» Задание
Соберите из материала ниже все строки, в которых встречается слово «camera», и приведите их без изменений.

======== Рабочие данные ========

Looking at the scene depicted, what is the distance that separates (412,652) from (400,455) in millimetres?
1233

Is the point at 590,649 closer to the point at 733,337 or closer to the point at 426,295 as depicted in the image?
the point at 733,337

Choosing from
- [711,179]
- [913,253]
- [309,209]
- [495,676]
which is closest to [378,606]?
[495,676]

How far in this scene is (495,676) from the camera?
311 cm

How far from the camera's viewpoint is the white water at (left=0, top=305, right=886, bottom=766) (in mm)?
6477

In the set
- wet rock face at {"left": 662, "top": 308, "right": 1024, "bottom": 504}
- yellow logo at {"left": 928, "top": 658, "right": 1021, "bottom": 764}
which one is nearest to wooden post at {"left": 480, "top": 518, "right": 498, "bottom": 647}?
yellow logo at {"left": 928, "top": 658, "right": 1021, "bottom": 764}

========
======== Рабочие данные ========

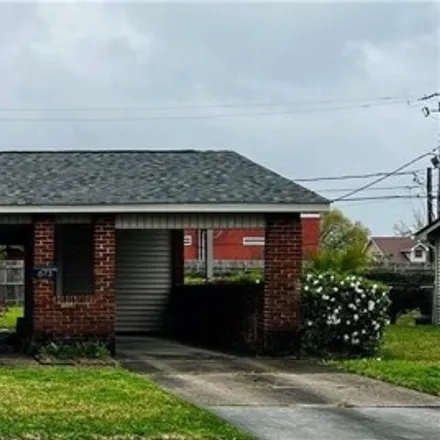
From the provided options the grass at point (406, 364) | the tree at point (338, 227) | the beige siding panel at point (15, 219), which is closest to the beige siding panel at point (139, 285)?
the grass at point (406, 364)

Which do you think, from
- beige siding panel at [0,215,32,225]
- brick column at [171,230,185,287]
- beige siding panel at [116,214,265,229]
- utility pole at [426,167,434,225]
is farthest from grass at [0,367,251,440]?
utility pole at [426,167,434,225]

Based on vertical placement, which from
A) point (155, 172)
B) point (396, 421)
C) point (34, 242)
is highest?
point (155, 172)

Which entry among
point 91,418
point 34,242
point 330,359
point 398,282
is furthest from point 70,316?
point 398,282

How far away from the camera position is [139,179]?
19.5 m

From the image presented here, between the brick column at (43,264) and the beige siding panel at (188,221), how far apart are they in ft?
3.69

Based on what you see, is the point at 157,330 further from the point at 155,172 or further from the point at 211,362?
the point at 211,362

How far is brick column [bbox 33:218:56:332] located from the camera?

========
======== Рабочие данные ========

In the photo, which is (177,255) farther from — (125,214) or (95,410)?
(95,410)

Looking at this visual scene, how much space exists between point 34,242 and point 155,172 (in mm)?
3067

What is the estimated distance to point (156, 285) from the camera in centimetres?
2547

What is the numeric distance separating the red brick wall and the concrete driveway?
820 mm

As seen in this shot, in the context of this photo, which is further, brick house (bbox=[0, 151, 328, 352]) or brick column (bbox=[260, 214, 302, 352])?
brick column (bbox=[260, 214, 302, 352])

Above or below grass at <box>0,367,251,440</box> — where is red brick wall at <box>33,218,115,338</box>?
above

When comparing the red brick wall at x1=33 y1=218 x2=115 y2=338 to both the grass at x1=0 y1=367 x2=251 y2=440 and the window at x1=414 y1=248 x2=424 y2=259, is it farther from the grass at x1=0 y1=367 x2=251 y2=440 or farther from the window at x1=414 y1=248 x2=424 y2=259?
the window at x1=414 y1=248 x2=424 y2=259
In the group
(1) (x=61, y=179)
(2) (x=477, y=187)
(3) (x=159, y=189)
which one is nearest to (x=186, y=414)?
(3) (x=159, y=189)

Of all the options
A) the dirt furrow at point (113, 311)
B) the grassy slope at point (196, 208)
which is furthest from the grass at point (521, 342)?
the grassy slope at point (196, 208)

========

» Результат выполнения
How far in this scene is (495,676) from the camera?
How far from the camera's viewpoint is the white water at (left=0, top=305, right=886, bottom=766) (in mm)?
How far away from the camera position is [139,179]?
How far is brick column [bbox 33:218:56:332] located from the camera?
What is the estimated distance to point (156, 285) from the camera in centimetres?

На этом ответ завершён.